Retour sur les petits et grands moments de la soirée d’athlétisme de samedi au stade olympique de Rio.
Un solo pour commencer
1’30'' : c’est le temps (chronométrage à la louche) qu’a mis un parfait anonyme (journaliste? technicien? cuistot sur un stand de hamburger du stade?) à boucler environ 300m (une distance pas du tout olympique) sur la piste du stade Olympique de Rio, en fin d’après-midi. Profitant de la longue pause entre les sessions du matin et du soir, d’un stade vide et d’un service d’ordre probablement en sieste, il s’est élancé seul sur l’oval bleu du stade, sous les applaudissements et les rires du très maigre public.
Fraser rate son pari…
Shelly-Ann Fraser, comme Usain Bolt, rêvait d’un triplé inédit sur 100m. La Jamaïcaine, qui l’avait emporté à Pékin et Londres, serait devenue la première athlète à accomplir une telle performance. Elle a échoué, battue par sa compatriote Elaine Thompson (auteure d’un 10’’71 canon) et l’américaine Tori Bowie (10’’83). Elle sauve le bronze en devançant au millième l’Ivoirienne Marie-Josée Talou (10’’86 toutes les deux).
… Farah réussi la première moitié du sien
Mo Farah vise, lui, à Rio, un deuxième doublé consécutif après celui réalisé à Londres sur 5000 et 10000 mètres. Le Britannique a fait la moitié du job en l’emportant sur 10000 au terme d’une course menée grand train par les Kenyans et les Ethiopiens. Mais comme à chaque fois depuis 2011 (il est invaincu depuis quatre ans en grand championnat sur 5000 et 10000), c’est le Britannique qui a eu le dernier mot. Le Kényan Paul Tanui a eu beau lancer un sprint de fou furieux à 300m de la ligne, Farah l’a suivi puis déposé dans la dernière ligne droite. L’Ethiopien Tamirat Tola complète le podium.

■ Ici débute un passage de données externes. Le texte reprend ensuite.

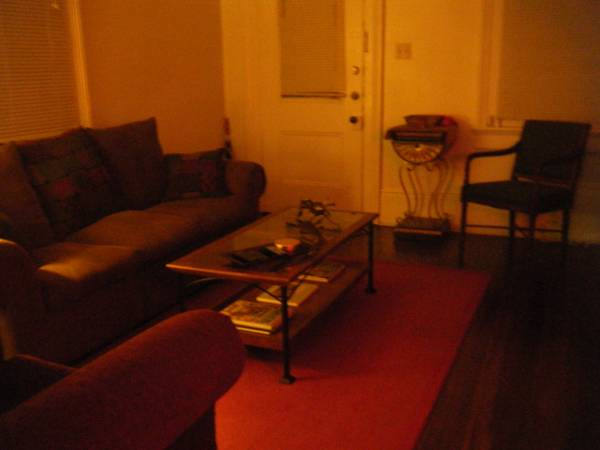 - $521 1200ftsup2 - Female Roommate Wanted (Marigny)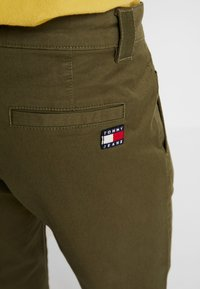 Tommy Jeans - SCANTON PANT - Chinosy - green - 5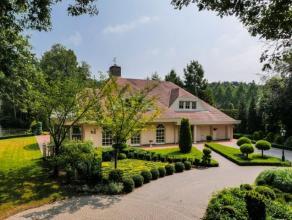 Zeer luxueuze, diep ingeplantte villa in een residentiële, bosrijke omgeving.Hoogwaardig afgewerkt, in uitstekende staat van onderhoud en voorzie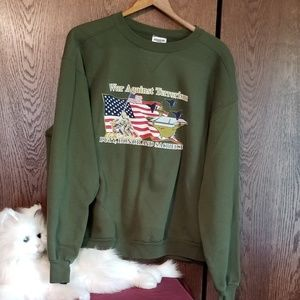 Jerzees green sweatshirt patriot design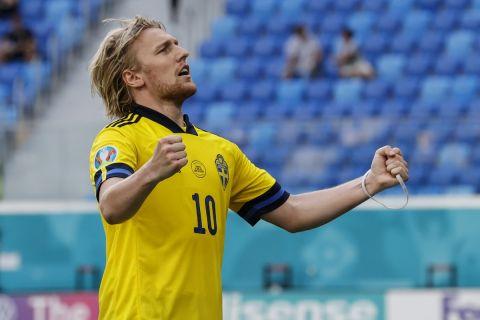 Ο Εμίλ Φόρσμπεργκ πανηγυρίζει το γκολ του με τη φανέλα της Σουηδίας κόντρα στην Σλοβακία στο Euro 2020 (18 Ιουνίου 2021)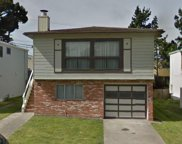 238 Gateway Dr, Pacifica image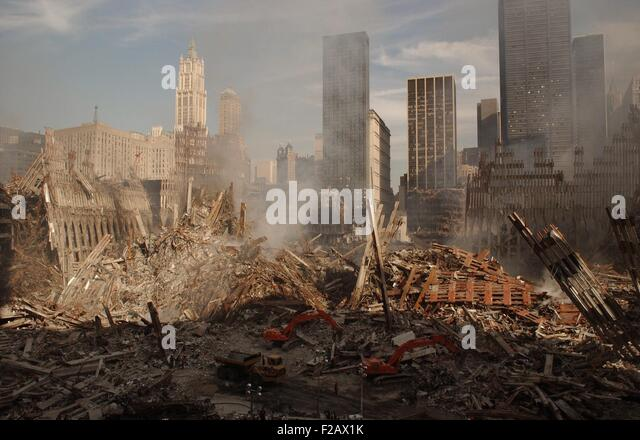 Wide view of the ruins of the World Trade Center complex in New York City, Sept. 18, 2001. At left is the pile and - Stock-Bilder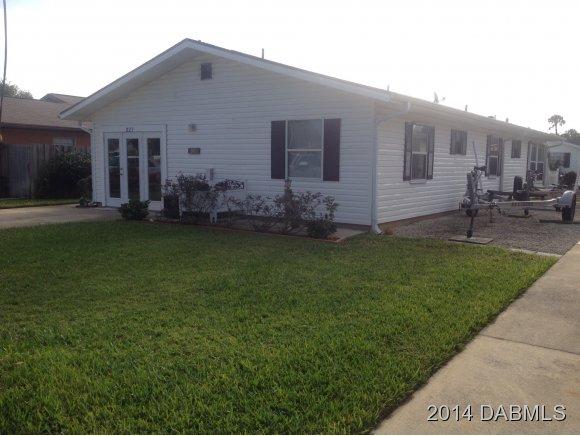 227 Gary Ave, Oak Hill, FL 32759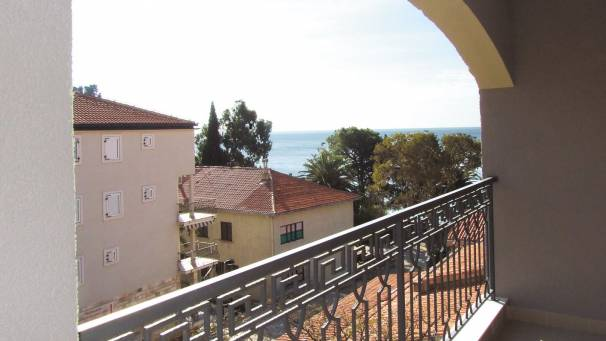 Apartments Oaza 2 | family apartment | Petrovac Montenegro | Mornar Travel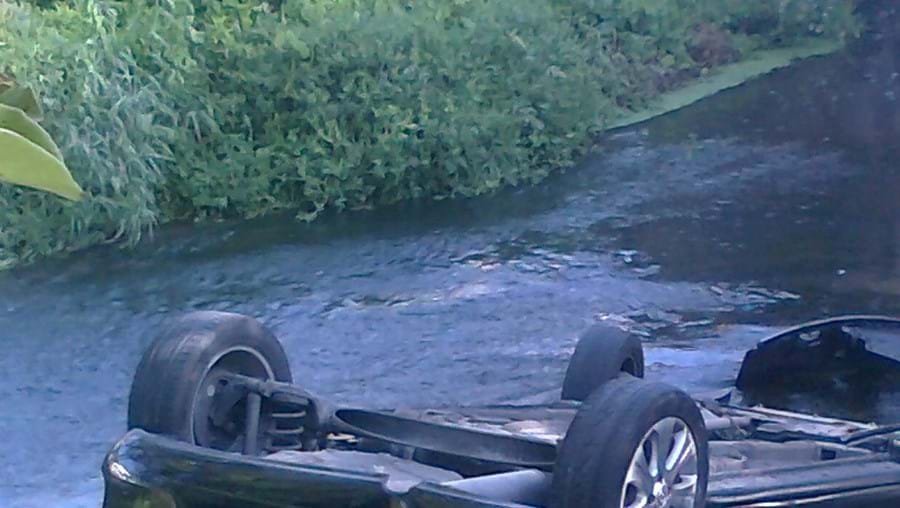 Carro caiu ao rio com quatro mulheres no interior após despiste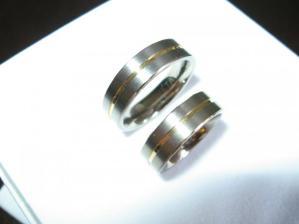 a konečně máme taky prstýnky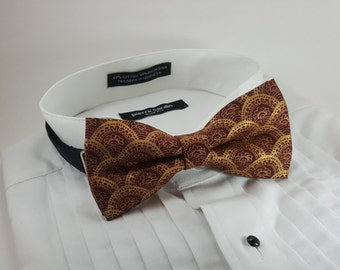 Cranberry and Gold Metallic Bowtie - Wine, Burgandy - Pretied Bow Tie - Fancy Bowtie - Wedding Bowtie - Tuxedo - Groom - Pocket Square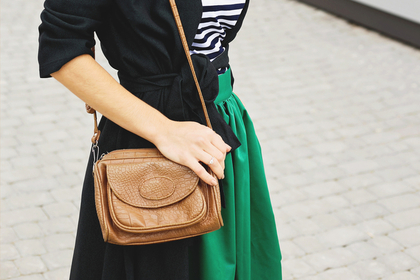 緑のスカート・女性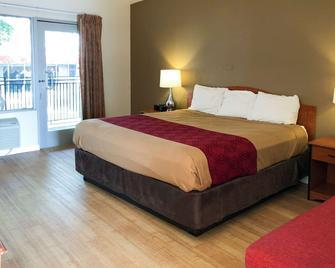 Econo Lodge Inn & Suites Oakland Airport - Oakland - Bedroom
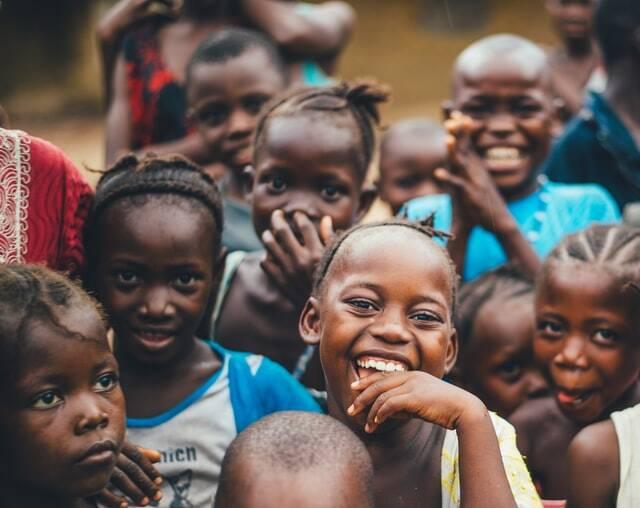 As mais de 10 milhões de crianças da Ásia e da África, sofrerão desnutrição com o avanço do século (Foto: Unsplash)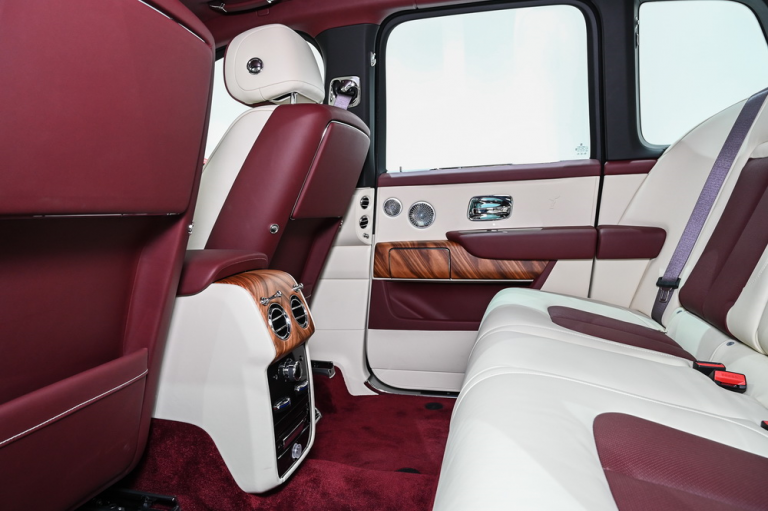 2020 Rolls-Royce CULLINAN best for sale For Super Rich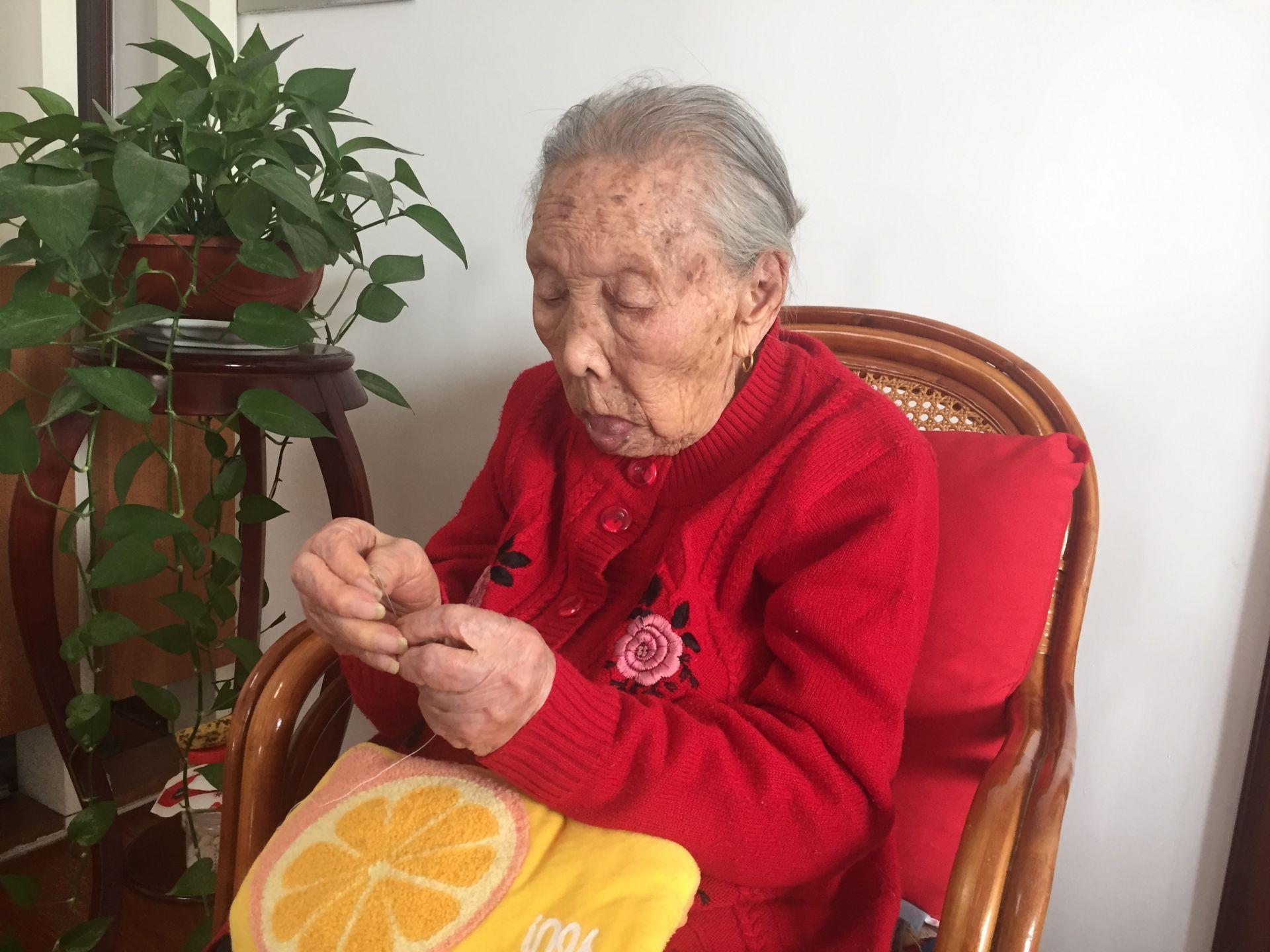 济宁107岁老人能穿针引线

Pas de bis pour le «super saturday»
A Londres, en 2012, trois athlètes britanniques, Mo Farah (10 000m), Jessica Ennis-Hill (heptathlon) et Greg Rutherford (longueur), avaient embrasé le pays en obtenant, lors du désormais fameux «super saturday», trois médailles d’or en 45 minutes. Cette ruée vers l’or a été élue, lors d’un sondage, meilleur souvenir des Britanniques de toute l’histoire des JO. Les trois mêmes étaient à Rio, quatre ans plus tard, et visaient un remake, ce samedi. Raté, de peu. Mo Farah a donc fait sa part en l’emportant sur 10000. Mais Rutherford a dû se contenter d’arracher le bronze sur son dernier essai, devancé par l’Américain Jeff Henderson et le Sud-Africain Luvo Manyonga. Et à l’issue d’un final à couper le souffle, Jessica Ennis-Hill a dû laisser l’or sur l’heptathlon à l’étourdissante belge Nafissatou Thiam, 21 ans. Pas de super saturday, mais quand même trois médailles.

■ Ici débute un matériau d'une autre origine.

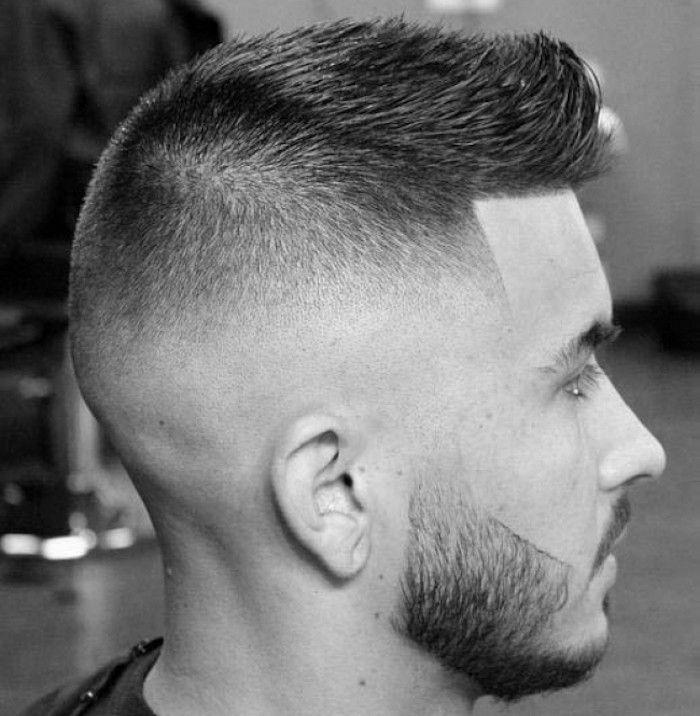 Immagini taglio capelli uomo cresta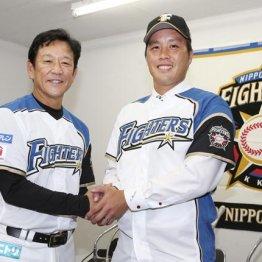 トレードでロッテから日本ハムに移籍した藤岡(右)と栗山監督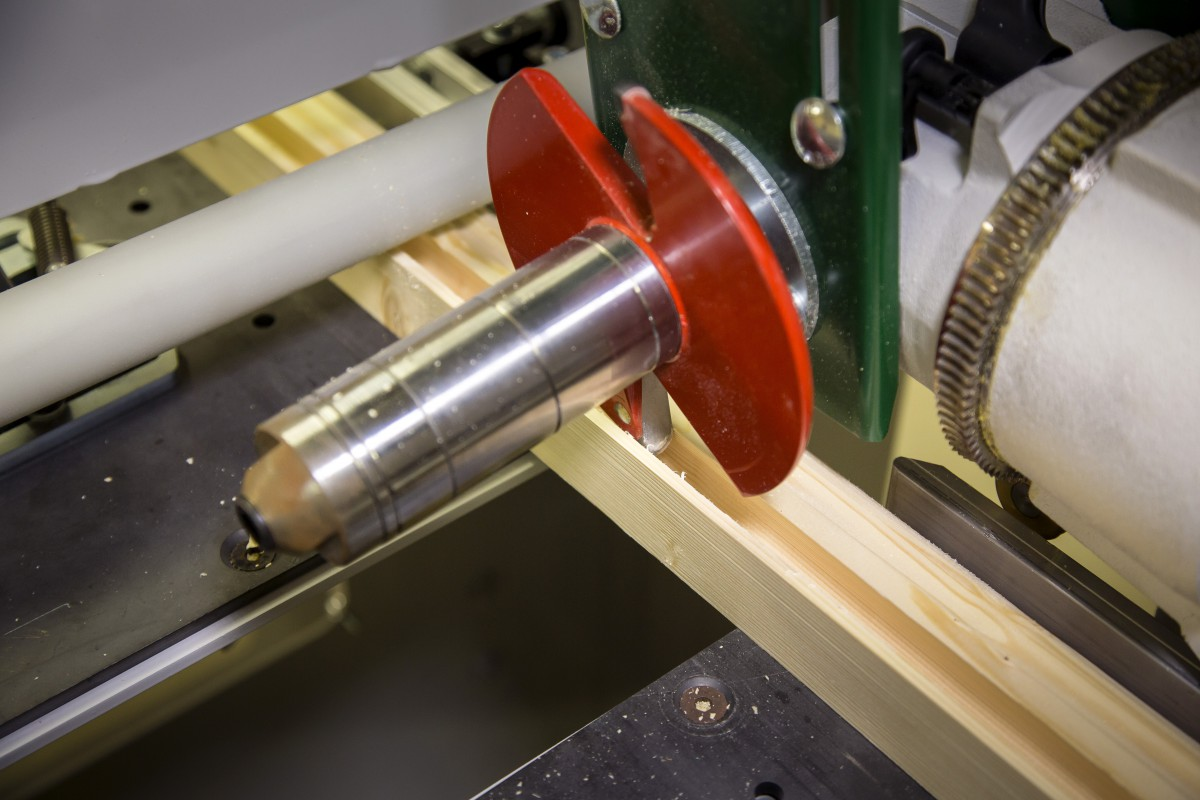 The Panel Planer That Packs a Punch - Woodworking Project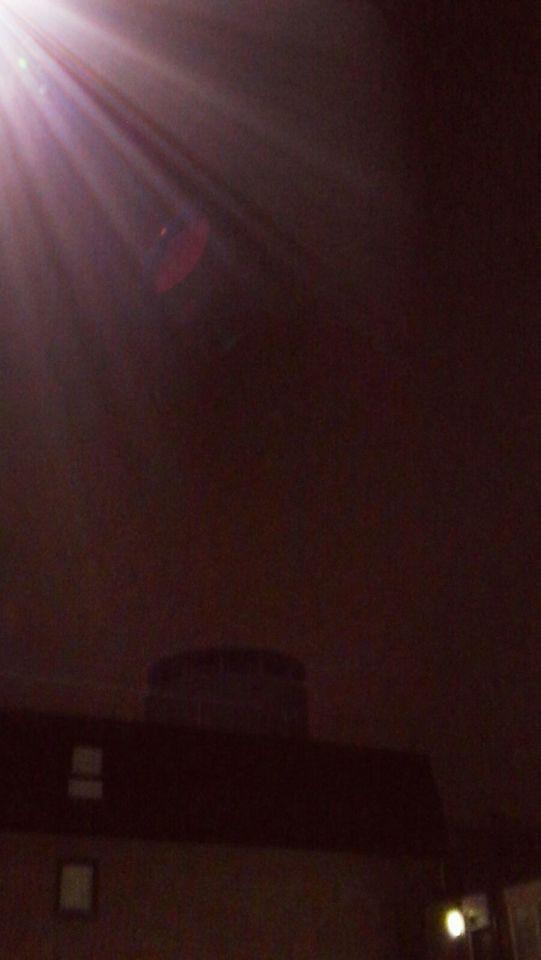 Zeer Vel licht foto gemaakt vanuit flat tegen het licht in. En toen zagen we dit foto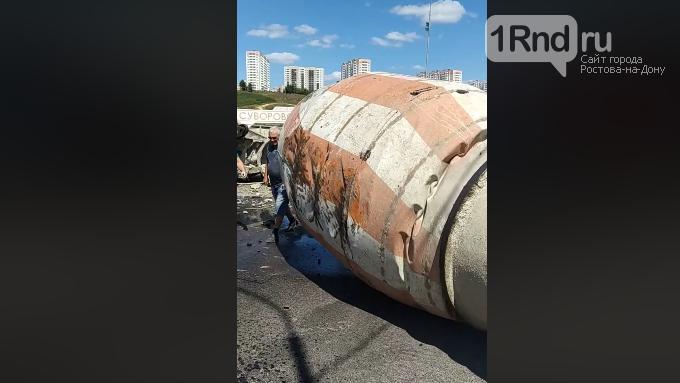 В Суворовском перевернулся КАМАЗ с бетономешалкой, фото-1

Pris la main dans le sable
L'Américain Jarrion Lawson, après un dernier essai énorme dans le concours de la longueur, était persuadé de monter sur le podium. Et à le voir sautiller en attente de sa marque, on jurerait qu'il était persuadé de décrocher la timbale dorée. Le public y croyait aussi. Jusqu'à ce que l'affichage officiel indique un vilain 7,78m, très loin de la marque du leader (8,38m). Abasourdi, Lawson est retourné vers le sautoir, puis vers les officiels, comme un tennisman qui irait chercher la marque de sa balle donnée faute par l'arbitre. Mais les râteaux étaient passés pour aplanir le sable derrière lui. «Eh gars, c'est là que je suis retombé!», semblait-il dire. Le ralenti sur l'écran géant a donné l'explication : une main gauche qui traîne et effleure le sable. Il termine quatrième et a immédiatement tweeté sa déception : «C'était une grande compétition. Honnêtement, je ne pense pas avoir perdu. Evidemment, je ne pense pas que ma main a touché le sable. mais le meilleur est à venir!»

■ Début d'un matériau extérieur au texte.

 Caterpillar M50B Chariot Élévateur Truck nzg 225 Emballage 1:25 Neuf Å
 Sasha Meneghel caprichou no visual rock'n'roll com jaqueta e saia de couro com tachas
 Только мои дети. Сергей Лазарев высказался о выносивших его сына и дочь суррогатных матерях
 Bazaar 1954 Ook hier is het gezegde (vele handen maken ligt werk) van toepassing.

Usain Bolt rend les journalistes dingues
Dans la zone mixte, où les athlètes rencontrent brièvement les médias après les épreuves, Usain Bolt affole les journalistes. Il faut que le Jamaïcain hausse la voix et fasse la police pour mettre un peu d'ordre dans la jungle de perches et caméras qui s'agglomèrent autour de lui. Effrayant amas de visages congestionnés, où tout est permis, de la clé de bras aux coups de micro, pour avoir un mot de la star. Pendant ce temps, il faut aussi deux volontaires pour faire la police pour empêcher les journalistes de se transformer en groupies et de prendre des photos, ce qui est rigoureusement interdit dans cet espace. «No pictures, no pictures!», grondent deux jeunes femmes en chasuble jaune. Parfaitement en vain. Une bonne dizaine de smartphones sont brandis à bout de bras pour se faire des souvenirs. En revanche, tendre un dictaphone pour recueillir les impressions de Bolt est autorisé (c'est même à ça que sert la zone mixte, donc) mais, à moins d'être champion de MMA, c'est donc impossible sans risquer sa vie. On n'a pas essayé. Mais on avoue qu'on a pris une petite photo.
Trois avions sur le 400m
La finale du 400m hommes, programmée dimanche, juste avant celle du 100m, promet d’être magnifique. Parmi les huit athlètes qui s’élanceront figurent trois des dix meilleurs performers de l’histoire. Le Sud-Africain Waye Van Niekerk (record à 43’’48), l’Américain Lashawn Merritt (43’’65) et le champion olympique en titre, Kirani James de la Grenade (43’’74). Les trois ont fait une énorme impression lors des demi-finales, et promettent une baston de feu. Et pourquoi pas s’approcher du vieux record du monde de Michael Johnson (43’’18)?
Et les Français(es) ?
Kafétien Gomis, avec un bond à 8,05m, a terminé 8e de la finale de la longueur. Antoinette Nana Djimou termine à une décevante 11e place du concours de l'heptathlon. «J'ai jamais été aussi nulle en compétition », a-t-elle sobrement résumé. Pierre-Ambroise Bosse disputera la finale du 800m, lundi soir. Le Français a remporté avec autorité sa demi-finale en 1'43''85. Bosse -parce qu'il a parfois du mal à gérer le trafic dans les fins de courses tactiques?- a décidé de faire au plus simple : il a bombardé tout du long, ou presque. Deuxième après le premier tour, il a pris la tête puis remis un gros coup de turbo à 250m. A la perche, Renaud Lavillenie a assuré. En réussissant 5,70m à sa deuxième tentative, il s'est qualifié pour la finale de la perche. Les deux autres français Stanley Joseph et Kévin Menaldo, sont restés bloqués à 5,45m. Trop juste pour la qualification.